Singapore’s PSA is being linked with a potential takeover of Poland’s largest port-container terminal for more than EUR 1bn ($1.1bn).
It is acting as part of consortium of investors, which also comprised IFM Investors and the Polish Development Fund, is looking to buy DCT Gdansk, reports The Wall Street Journal.
The terminal is currently owned by the infrastructure investment arm of Australian finance giant Macquarie. A deal could be announced as early as this week.
DCT Gdansk, which began operations in 2007, has the capacity to handle 3m-teu per annum.
For PSA and investment in DCT Gdansk would expands its footprint in Europe where it already has operations in Belgium, Italy, Portugal and Turkey.

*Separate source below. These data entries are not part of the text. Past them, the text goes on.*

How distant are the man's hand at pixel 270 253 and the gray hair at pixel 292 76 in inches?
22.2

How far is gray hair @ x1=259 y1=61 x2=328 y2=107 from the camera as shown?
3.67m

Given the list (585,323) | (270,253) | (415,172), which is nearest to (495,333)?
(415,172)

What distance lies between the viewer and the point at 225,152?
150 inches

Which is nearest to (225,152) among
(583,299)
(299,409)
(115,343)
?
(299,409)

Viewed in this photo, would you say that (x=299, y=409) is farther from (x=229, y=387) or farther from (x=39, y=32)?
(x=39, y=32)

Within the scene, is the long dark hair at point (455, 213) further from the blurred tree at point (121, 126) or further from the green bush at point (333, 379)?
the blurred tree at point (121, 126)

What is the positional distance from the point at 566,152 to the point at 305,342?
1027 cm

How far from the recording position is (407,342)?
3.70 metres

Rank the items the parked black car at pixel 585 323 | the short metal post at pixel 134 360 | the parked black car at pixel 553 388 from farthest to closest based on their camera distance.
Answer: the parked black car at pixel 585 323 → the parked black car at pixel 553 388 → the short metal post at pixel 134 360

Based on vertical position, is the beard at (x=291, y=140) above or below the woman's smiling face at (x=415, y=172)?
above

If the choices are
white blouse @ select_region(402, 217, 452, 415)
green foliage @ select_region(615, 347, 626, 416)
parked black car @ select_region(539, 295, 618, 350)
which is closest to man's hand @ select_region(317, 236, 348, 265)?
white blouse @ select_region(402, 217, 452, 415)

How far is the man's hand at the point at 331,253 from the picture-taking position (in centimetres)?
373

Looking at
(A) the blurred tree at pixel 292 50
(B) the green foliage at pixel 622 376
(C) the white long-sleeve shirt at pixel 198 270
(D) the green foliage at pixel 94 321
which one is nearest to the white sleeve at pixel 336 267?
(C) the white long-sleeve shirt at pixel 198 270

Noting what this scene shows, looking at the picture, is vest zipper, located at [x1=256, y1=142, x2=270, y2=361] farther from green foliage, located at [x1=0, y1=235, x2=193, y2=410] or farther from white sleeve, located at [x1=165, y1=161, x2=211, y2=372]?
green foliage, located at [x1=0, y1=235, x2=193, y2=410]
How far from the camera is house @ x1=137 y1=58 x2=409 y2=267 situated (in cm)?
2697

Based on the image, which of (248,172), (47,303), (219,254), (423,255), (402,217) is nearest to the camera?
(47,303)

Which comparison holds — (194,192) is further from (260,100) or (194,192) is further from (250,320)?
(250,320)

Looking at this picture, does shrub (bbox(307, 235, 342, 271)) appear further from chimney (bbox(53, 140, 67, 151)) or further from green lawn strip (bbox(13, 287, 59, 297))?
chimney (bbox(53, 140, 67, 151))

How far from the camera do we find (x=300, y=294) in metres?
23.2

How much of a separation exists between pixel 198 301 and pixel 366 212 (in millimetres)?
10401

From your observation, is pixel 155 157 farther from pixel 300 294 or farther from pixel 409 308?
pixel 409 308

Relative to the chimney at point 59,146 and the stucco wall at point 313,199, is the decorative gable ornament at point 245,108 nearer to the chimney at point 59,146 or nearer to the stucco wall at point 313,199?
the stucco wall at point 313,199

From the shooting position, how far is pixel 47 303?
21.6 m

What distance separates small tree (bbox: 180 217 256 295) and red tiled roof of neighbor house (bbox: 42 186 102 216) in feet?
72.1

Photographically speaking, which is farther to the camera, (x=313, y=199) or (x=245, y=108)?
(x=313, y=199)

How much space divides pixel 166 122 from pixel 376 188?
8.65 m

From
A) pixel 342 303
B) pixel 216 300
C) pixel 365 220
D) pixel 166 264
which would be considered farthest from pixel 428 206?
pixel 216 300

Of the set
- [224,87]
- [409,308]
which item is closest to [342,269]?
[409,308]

Last week Macquarie reached a deal to sell its 36% interest in Brussels Airport to a group of investors including Swiss Life, Queensland Investment Corp and APG, a pension fund asset manager.
Ports, toll-roads, airports and other infrastructure assets don’t typically generate the outsize returns that are expected from more traditional private-equity investments, the Wall Street Journal said.
But they are attractive to pension funds, sovereign wealth and other institutional investors because of the recurring revenue they generate that moves higher with inflation.
Macquarie was reported to have put the terminal up for sale back in December 2018, with the help of Goldman Sachs, Reuters reported at the time.
TradeWinds has contacted the PSA for comment, but had yet to hear back from them at the time of publication.